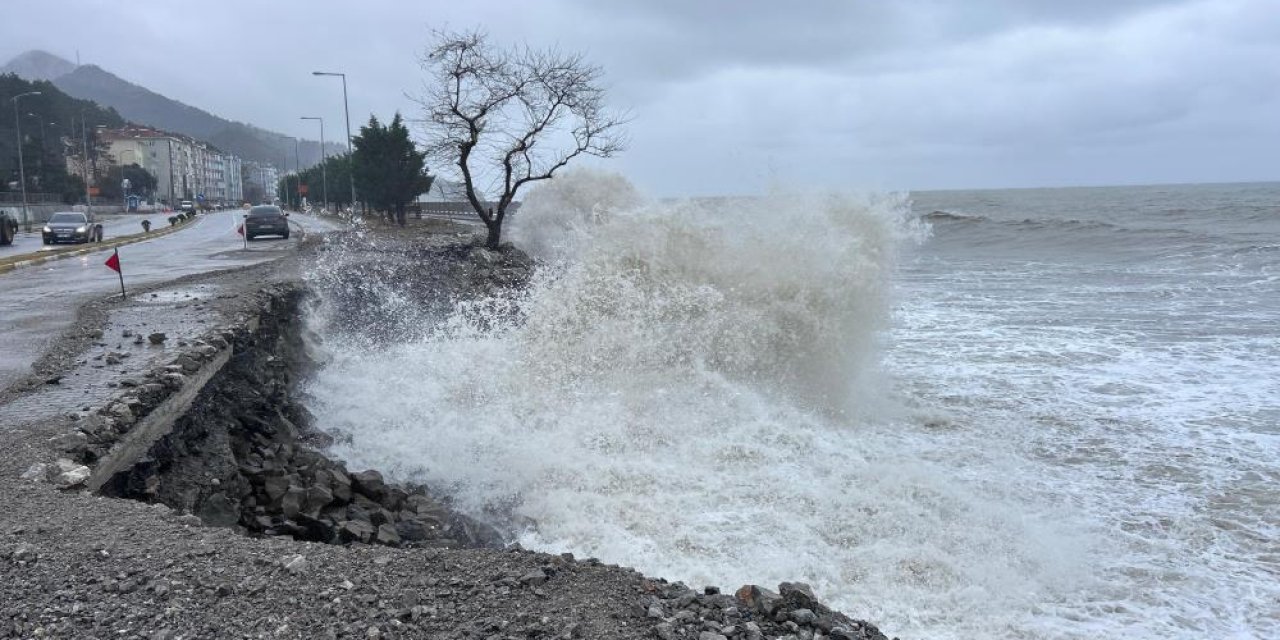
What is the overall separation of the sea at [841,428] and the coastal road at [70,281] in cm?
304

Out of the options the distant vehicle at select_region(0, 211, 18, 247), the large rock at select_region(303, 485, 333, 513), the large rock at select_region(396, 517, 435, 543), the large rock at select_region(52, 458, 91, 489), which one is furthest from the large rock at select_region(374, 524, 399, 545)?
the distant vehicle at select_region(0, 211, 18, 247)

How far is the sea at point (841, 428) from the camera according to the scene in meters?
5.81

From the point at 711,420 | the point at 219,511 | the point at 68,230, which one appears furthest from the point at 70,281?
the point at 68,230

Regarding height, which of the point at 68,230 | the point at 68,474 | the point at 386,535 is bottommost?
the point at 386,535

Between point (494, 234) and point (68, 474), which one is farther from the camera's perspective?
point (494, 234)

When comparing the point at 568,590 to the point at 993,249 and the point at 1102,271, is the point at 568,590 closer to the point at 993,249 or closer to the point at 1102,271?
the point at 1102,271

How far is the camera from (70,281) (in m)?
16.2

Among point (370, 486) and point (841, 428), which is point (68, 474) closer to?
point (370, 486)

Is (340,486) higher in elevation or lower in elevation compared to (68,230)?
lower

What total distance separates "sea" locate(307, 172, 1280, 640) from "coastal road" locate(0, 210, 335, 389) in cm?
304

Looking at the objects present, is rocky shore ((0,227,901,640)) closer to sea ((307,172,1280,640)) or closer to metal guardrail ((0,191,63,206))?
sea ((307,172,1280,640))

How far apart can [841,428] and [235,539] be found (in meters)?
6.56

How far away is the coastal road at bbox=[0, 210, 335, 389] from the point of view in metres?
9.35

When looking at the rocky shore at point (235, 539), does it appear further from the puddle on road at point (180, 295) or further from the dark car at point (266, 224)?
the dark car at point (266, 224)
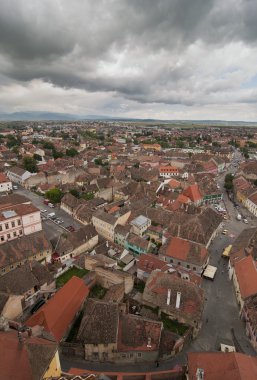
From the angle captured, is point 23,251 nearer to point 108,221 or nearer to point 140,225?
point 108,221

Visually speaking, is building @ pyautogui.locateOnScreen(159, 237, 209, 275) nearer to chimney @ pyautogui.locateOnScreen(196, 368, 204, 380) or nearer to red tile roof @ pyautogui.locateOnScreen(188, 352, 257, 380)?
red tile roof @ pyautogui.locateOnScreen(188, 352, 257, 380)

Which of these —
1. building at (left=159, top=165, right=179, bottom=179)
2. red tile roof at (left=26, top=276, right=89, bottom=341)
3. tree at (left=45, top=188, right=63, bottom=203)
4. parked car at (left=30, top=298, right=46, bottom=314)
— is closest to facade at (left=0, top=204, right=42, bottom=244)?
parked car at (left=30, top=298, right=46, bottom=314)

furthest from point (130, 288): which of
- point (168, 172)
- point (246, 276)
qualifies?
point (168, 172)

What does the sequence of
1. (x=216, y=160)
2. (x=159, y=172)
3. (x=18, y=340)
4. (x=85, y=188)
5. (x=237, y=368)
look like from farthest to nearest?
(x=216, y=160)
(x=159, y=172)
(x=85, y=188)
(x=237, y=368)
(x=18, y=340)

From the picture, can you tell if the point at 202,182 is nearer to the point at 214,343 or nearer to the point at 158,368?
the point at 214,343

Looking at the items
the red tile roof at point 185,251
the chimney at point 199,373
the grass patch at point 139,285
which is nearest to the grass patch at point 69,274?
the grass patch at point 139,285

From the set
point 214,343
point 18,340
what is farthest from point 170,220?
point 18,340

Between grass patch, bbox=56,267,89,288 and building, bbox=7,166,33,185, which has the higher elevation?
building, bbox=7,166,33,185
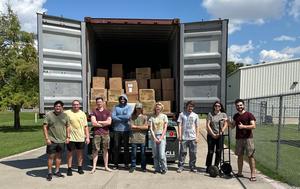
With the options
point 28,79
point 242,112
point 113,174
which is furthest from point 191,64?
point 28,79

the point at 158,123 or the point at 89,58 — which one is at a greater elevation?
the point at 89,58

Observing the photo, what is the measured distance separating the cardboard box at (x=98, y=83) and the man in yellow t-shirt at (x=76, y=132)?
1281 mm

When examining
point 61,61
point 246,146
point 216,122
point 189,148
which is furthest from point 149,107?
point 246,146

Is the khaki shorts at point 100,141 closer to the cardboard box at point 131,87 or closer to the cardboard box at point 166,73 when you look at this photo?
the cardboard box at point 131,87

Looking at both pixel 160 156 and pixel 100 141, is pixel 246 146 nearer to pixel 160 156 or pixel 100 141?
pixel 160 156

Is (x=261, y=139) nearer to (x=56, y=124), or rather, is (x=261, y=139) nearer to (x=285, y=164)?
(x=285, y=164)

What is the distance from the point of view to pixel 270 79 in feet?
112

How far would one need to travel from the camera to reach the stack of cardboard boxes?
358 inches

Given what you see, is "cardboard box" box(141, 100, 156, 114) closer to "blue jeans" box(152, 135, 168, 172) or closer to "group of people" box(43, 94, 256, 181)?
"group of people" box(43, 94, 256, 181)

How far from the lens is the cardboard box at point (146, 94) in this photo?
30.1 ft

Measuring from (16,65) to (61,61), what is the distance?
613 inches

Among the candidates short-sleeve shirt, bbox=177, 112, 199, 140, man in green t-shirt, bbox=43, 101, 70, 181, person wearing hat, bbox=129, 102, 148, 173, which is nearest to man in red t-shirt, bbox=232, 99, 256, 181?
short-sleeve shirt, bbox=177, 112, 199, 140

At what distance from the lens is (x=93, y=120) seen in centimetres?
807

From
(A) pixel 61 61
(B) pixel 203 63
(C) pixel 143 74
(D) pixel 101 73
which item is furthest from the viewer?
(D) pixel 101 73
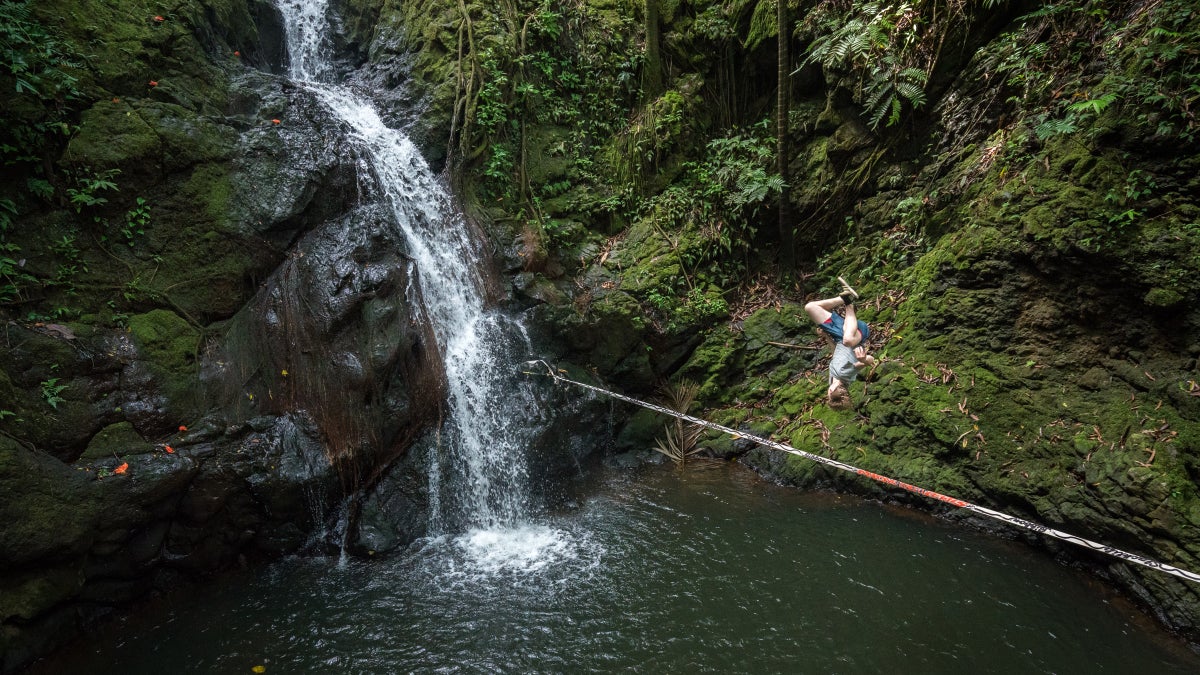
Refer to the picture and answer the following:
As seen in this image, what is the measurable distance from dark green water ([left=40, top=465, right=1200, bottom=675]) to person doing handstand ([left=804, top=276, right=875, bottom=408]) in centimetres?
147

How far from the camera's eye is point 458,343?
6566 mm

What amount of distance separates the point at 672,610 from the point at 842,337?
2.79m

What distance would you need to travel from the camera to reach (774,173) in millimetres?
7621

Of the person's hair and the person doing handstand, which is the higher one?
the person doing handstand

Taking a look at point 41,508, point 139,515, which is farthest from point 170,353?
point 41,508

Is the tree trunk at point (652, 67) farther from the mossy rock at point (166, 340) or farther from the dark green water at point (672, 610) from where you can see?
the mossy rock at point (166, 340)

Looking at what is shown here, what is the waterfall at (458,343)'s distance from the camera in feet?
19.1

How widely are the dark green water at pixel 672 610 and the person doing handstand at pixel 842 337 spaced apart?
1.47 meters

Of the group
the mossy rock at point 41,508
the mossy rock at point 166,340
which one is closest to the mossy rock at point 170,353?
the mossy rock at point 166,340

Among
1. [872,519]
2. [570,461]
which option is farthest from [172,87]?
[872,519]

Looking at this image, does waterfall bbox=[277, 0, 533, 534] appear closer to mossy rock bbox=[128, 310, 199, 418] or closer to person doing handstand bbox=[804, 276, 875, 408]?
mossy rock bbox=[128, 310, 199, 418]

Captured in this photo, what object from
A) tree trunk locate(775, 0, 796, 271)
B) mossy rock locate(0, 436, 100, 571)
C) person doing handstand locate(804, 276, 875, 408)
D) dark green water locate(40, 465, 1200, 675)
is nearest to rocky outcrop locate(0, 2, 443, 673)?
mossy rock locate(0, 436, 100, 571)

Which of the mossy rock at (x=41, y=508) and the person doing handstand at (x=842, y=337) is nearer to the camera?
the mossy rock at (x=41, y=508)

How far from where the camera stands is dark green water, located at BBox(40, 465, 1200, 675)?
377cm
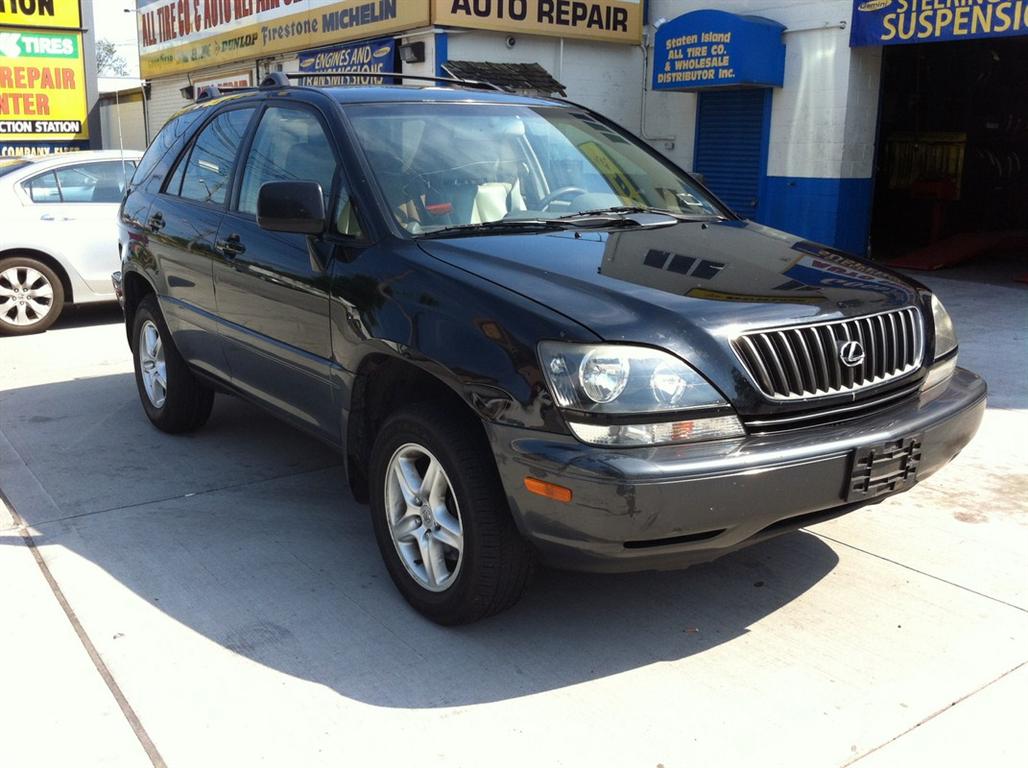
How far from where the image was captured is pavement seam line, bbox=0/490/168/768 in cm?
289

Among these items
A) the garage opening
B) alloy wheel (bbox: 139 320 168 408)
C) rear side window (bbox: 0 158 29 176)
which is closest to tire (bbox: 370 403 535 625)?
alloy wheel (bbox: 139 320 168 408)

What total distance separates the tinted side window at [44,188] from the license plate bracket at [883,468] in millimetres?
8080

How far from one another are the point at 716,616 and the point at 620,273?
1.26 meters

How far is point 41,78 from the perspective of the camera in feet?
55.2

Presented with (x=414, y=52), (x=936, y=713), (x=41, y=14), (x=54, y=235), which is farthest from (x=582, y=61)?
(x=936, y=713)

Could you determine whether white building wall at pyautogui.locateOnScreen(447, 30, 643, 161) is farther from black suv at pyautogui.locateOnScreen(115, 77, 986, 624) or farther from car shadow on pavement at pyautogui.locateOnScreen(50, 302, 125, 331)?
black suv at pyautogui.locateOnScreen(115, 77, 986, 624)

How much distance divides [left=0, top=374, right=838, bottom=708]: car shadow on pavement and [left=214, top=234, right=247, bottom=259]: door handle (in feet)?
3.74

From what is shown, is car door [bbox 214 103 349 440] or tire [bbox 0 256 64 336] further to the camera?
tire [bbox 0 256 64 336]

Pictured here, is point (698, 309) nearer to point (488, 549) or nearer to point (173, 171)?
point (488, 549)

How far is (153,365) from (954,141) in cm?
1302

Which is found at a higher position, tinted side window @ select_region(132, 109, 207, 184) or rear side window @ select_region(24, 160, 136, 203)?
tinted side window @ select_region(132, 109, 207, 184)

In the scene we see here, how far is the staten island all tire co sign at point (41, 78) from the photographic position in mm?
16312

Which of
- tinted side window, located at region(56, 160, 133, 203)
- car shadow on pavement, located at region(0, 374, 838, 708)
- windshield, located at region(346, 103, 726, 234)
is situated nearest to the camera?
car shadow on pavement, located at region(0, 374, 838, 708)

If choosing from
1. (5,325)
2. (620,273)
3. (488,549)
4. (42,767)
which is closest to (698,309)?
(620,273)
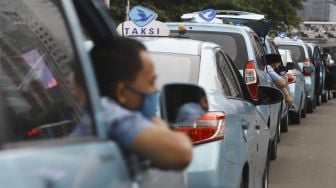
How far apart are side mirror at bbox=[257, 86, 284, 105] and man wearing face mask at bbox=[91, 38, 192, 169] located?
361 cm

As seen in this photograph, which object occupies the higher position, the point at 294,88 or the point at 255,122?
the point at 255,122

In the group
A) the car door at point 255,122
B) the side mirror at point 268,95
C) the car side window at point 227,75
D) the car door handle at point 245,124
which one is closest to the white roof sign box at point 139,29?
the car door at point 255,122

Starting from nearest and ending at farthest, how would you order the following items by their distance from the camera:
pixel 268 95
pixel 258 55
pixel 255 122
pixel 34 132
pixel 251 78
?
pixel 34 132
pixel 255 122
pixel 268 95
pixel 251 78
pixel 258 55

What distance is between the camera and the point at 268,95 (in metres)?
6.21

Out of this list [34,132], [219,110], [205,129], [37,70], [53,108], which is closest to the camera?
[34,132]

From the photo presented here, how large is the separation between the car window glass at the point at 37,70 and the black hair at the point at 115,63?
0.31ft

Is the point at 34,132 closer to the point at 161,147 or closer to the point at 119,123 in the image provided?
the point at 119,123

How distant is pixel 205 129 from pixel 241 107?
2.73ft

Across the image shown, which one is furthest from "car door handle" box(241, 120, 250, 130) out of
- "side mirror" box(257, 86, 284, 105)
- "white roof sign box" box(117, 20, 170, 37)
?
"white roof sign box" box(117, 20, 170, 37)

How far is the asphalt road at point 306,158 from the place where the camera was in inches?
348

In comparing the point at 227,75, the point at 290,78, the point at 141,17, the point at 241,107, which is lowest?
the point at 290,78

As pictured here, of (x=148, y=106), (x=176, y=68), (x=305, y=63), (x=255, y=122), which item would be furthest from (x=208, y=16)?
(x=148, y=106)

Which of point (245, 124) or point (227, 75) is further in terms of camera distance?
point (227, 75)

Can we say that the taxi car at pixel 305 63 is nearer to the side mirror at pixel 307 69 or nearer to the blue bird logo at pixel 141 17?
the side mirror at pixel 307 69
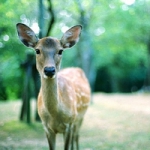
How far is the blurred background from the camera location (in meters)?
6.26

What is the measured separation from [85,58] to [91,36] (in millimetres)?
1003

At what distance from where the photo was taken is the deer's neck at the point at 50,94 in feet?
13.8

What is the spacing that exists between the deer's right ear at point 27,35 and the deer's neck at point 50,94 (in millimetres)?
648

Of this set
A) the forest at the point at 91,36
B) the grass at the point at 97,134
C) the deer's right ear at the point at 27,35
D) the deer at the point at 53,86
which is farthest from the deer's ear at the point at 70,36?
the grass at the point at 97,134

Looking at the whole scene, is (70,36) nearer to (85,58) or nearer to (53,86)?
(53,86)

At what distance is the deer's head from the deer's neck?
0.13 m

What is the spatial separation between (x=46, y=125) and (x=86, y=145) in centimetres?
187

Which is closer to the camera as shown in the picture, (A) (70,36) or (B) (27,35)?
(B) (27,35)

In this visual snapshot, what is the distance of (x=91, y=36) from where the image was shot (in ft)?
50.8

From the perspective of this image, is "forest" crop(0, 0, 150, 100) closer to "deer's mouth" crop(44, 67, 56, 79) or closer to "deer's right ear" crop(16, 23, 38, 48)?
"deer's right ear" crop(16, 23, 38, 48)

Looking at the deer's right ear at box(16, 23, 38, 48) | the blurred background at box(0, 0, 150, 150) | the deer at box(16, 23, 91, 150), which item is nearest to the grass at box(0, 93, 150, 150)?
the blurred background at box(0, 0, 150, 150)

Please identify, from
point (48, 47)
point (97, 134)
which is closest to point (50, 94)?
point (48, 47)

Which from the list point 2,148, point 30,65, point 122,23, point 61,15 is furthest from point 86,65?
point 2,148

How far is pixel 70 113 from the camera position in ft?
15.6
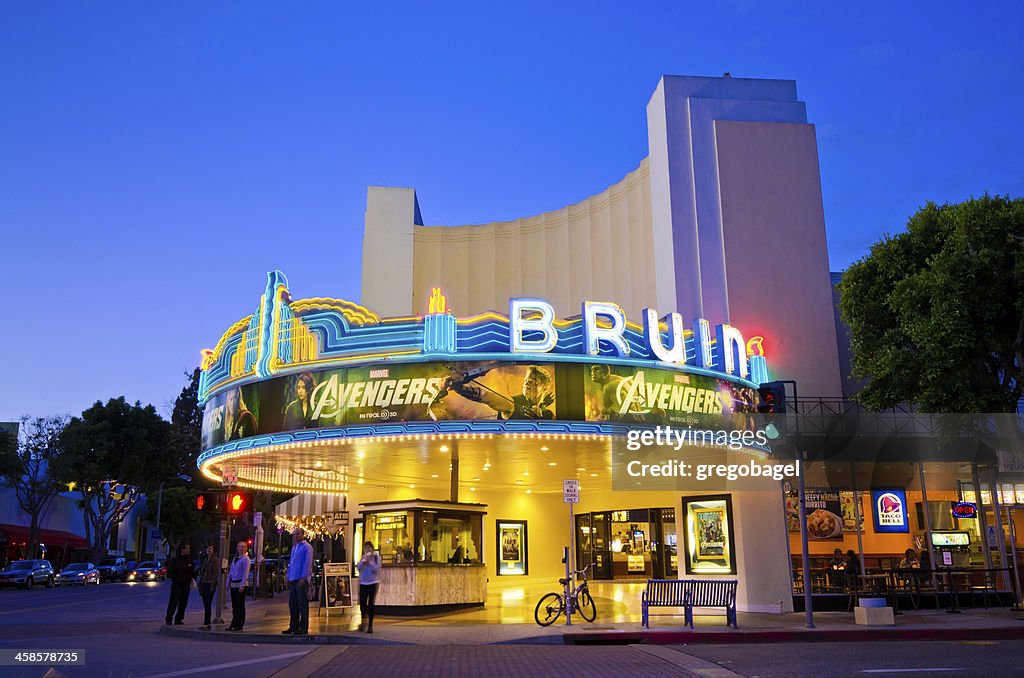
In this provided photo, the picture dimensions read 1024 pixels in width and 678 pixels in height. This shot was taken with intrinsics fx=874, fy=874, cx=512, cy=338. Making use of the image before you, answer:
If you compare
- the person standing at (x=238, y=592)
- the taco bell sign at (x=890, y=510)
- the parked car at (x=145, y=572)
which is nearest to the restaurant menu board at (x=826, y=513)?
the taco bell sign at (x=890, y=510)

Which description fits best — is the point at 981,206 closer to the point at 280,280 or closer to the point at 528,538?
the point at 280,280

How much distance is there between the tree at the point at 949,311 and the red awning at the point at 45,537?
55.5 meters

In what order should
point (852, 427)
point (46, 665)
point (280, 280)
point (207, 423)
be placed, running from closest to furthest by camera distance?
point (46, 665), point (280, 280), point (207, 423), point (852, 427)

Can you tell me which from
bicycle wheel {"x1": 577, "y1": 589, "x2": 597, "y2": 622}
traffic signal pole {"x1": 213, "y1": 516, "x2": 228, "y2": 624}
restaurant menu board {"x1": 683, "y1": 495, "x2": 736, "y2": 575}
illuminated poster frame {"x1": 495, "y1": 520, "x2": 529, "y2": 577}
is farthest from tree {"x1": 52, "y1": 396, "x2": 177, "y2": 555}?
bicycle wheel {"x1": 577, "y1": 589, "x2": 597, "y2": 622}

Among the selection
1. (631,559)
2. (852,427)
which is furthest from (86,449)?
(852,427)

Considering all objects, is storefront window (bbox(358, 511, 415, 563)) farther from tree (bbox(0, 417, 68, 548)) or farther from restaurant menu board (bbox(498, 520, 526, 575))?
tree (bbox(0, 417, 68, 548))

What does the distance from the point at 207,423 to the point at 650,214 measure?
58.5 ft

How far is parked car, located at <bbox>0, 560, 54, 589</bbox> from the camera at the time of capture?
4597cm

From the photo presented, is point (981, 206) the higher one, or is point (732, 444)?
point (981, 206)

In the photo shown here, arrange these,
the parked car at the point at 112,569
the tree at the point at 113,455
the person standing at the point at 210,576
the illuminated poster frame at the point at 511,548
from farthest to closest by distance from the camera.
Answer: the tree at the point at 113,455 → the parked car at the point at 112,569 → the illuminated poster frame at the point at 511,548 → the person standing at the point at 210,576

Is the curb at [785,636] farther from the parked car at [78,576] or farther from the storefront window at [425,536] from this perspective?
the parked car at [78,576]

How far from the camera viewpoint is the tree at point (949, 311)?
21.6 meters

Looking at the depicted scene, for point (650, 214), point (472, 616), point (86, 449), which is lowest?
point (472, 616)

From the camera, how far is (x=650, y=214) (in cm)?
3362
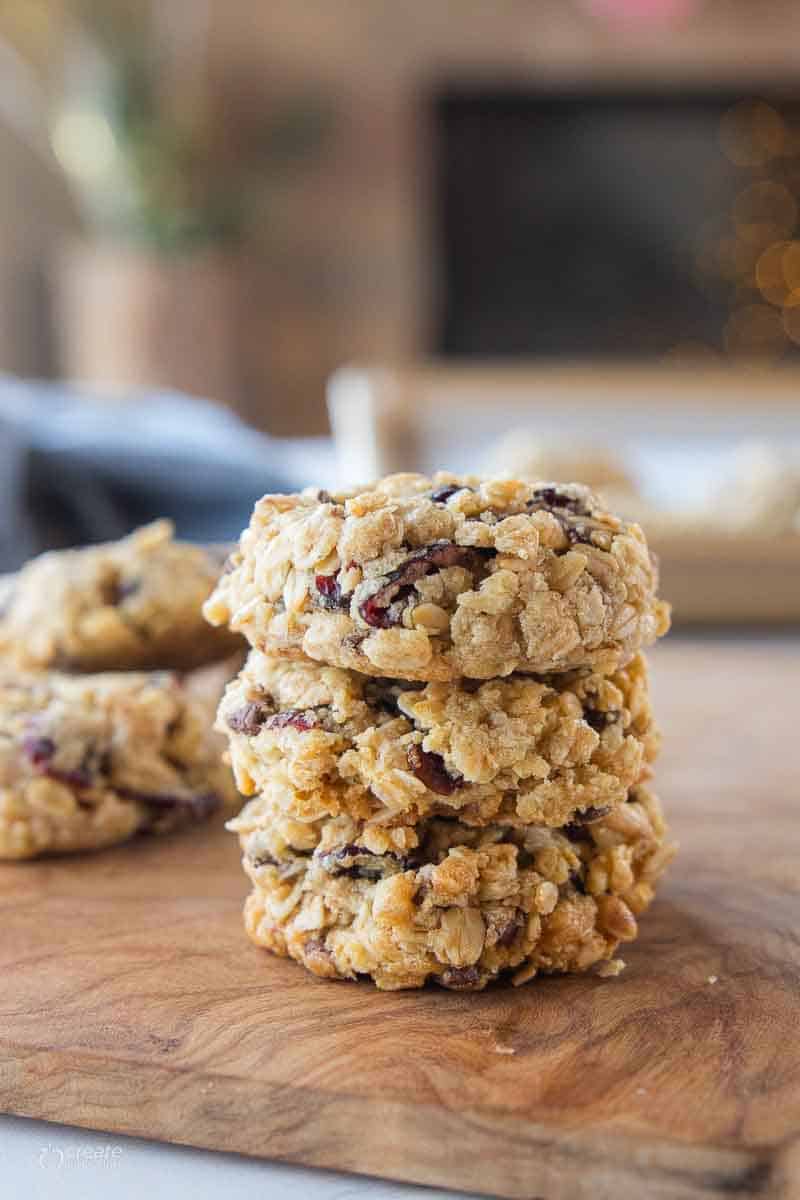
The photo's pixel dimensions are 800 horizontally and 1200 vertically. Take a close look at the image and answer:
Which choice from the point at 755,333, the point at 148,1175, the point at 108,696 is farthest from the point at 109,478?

------------------------

- **Stated goal**:
Render as a numbered list the lines from the one containing "From the camera, how" through the end of the entries, both included, skipping blank lines and leaving out the pictures.

- **Response to the exercise**:
1. From the camera, how far is (x=650, y=214) (in cm)?
2. 3362
3. The photo's pixel dimensions are 800 horizontally and 1200 vertically. Take a close look at the image and answer:
4. Which choice from the point at 755,333, the point at 148,1175, the point at 108,696 is farthest from the point at 109,478?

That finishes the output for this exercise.